Zum Waldorfkindergarten Südstadt gehören eine Krippengruppe, eine Kindergartengruppe und seit 1. März 2021 eine Waldkindergartengruppe in Derendingen.

Die Öffnungszeiten der Waldkindergartengruppe (3–6 Jahre) sind:
Mo, Mi, Fr: 08.14–14.14 Uhr, Di und Do: 08.14­–16.44 Uhr (Änderungen sind noch möglich)

Die Öffnungszeiten der Kindergartengruppe (3–6 Jahre) sind:
Mo–Do: 7.30–15.00 Uhr, Fr: 7.30–13.30 Uhr

Die Öffnungszeiten der Krippengruppe (1–3 Jahre) sind:
Mo–Do: 7.30–15.00 Uhr, Fr: 7.30–12.30 Uhr

„Man wird nur dadurch dem Menschen gerecht, dass man in jedem einzelnen einen neuen Menschen sieht.“

Rudolf Steiner

Aktuelles

Auf Grund der aktuellen Situation können wir im Moment keine Infoveranstaltungen anbieten.
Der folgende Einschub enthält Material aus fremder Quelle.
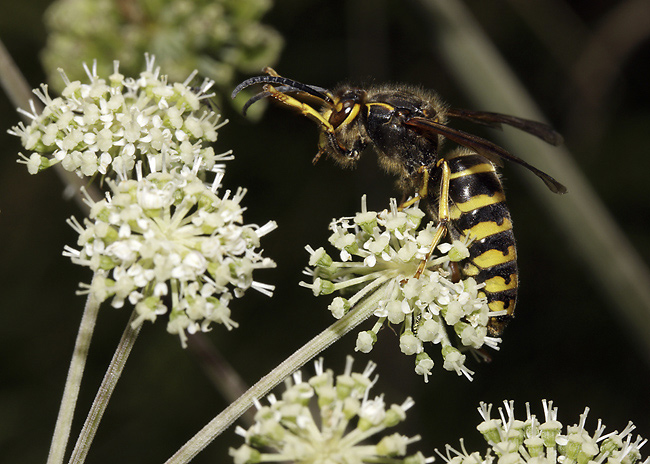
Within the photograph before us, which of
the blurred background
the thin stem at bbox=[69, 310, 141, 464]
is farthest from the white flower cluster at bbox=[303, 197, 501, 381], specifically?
the blurred background

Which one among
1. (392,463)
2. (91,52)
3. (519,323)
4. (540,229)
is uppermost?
(91,52)

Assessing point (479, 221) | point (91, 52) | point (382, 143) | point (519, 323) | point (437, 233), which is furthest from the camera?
point (519, 323)

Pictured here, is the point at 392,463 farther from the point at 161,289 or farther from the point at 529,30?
the point at 529,30

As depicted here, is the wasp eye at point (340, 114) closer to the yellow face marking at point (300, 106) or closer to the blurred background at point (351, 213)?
the yellow face marking at point (300, 106)

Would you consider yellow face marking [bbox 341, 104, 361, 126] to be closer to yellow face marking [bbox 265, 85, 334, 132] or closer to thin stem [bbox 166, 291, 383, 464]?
yellow face marking [bbox 265, 85, 334, 132]

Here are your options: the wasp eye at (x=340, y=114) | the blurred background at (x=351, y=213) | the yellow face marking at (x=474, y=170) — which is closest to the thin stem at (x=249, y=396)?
the yellow face marking at (x=474, y=170)

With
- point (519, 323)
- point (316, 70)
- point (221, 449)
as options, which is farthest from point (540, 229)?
point (221, 449)
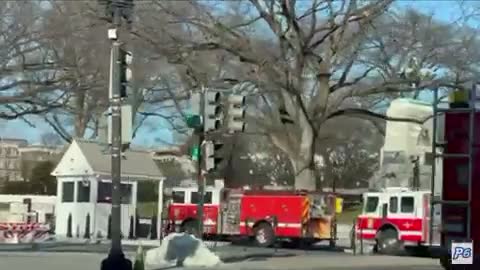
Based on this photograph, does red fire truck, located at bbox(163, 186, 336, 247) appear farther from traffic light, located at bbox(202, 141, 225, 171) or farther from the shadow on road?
traffic light, located at bbox(202, 141, 225, 171)

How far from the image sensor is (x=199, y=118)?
20672 millimetres

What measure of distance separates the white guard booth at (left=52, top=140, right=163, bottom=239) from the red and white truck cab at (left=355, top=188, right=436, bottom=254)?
8262 mm

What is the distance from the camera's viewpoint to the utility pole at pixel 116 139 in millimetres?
18186

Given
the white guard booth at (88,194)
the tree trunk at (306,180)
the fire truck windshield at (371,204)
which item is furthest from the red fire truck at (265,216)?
the white guard booth at (88,194)

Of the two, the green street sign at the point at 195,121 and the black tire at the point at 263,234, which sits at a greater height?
the green street sign at the point at 195,121

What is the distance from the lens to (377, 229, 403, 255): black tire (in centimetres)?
3616

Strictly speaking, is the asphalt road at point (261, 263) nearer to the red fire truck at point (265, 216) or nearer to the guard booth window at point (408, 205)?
the guard booth window at point (408, 205)

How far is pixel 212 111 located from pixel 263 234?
1812 cm

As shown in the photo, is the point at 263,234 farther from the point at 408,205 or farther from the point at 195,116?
the point at 195,116

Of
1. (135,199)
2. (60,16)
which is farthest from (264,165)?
(60,16)

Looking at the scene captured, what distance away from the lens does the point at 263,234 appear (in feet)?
125

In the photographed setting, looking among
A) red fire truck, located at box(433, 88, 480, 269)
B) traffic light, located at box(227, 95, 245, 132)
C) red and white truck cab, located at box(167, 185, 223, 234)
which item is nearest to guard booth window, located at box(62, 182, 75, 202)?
red and white truck cab, located at box(167, 185, 223, 234)

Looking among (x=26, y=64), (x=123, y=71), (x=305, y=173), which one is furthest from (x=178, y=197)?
(x=123, y=71)

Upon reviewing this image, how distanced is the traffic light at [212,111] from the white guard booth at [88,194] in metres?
16.9
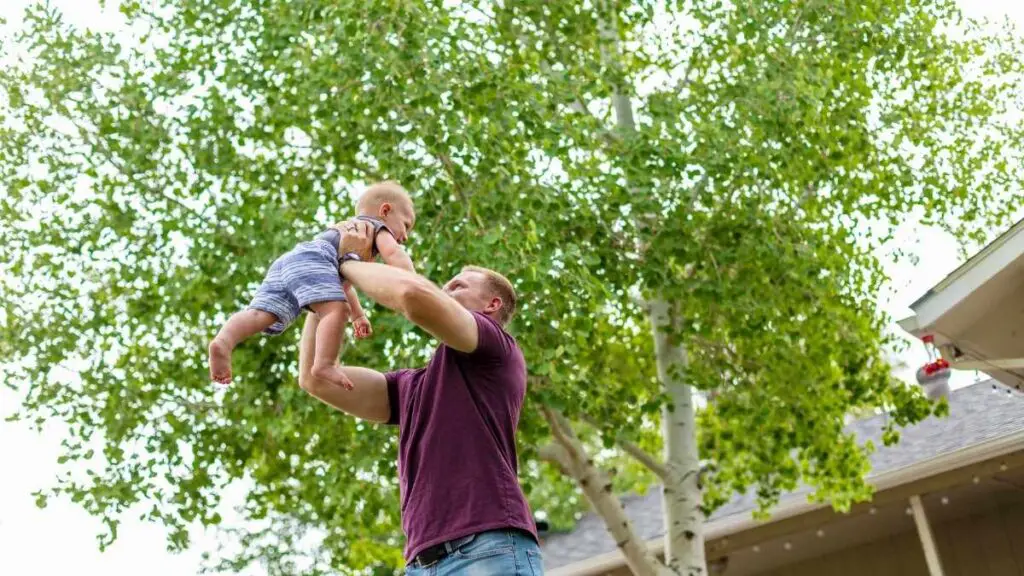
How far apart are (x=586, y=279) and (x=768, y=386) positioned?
369 centimetres

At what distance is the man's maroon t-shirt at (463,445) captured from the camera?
9.98 ft

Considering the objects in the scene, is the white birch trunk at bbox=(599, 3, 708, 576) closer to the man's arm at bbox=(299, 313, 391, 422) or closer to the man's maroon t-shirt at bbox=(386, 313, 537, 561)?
the man's arm at bbox=(299, 313, 391, 422)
Wir bitten Sie mit uns telefonisch Kontakt aufzunehmen.

Der Waldorfkindergarten Südstadt in Tübingen hat ab sofort eine freie Stelle zu besetzen undeinen freien Platz für Interessierte an einem freiwillgen sozialen Jahr oder dem Bundesfreiwilligendienst.

Wir suchen:

- für die Waldgruppe in Derendingen eine*n Erzieher*in, sehr gerne eine*n Waldorferzieher*in, mit einem   Stellenumfang von 30-50%.

- für die Kindergartengruppen Untersützung für ein Jahr ab September 2021. (FSJ, BFD)


Unser Kindergarten umfasst seit März 2021 drei Gruppen: eine Krippe für 1-3-Jährige, eine Waldgruppe für 3-6-Jährige und eine integrative Kindergartengruppe für 3-6-Jährige.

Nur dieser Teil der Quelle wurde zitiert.